Word for word, transcribe every line below.

[Source material]

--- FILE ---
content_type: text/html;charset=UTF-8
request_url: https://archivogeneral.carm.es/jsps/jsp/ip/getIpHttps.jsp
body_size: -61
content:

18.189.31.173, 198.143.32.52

[/Source material]

- **Answer to this task**:
--- FILE ---
content_type: text/html;charset=UTF-8
request_url: https://archivogeneral.carm.es/jsps/jsp/ip/getIpHttps.jsp
body_size: -61
content:

18.189.31.173, 198.143.32.52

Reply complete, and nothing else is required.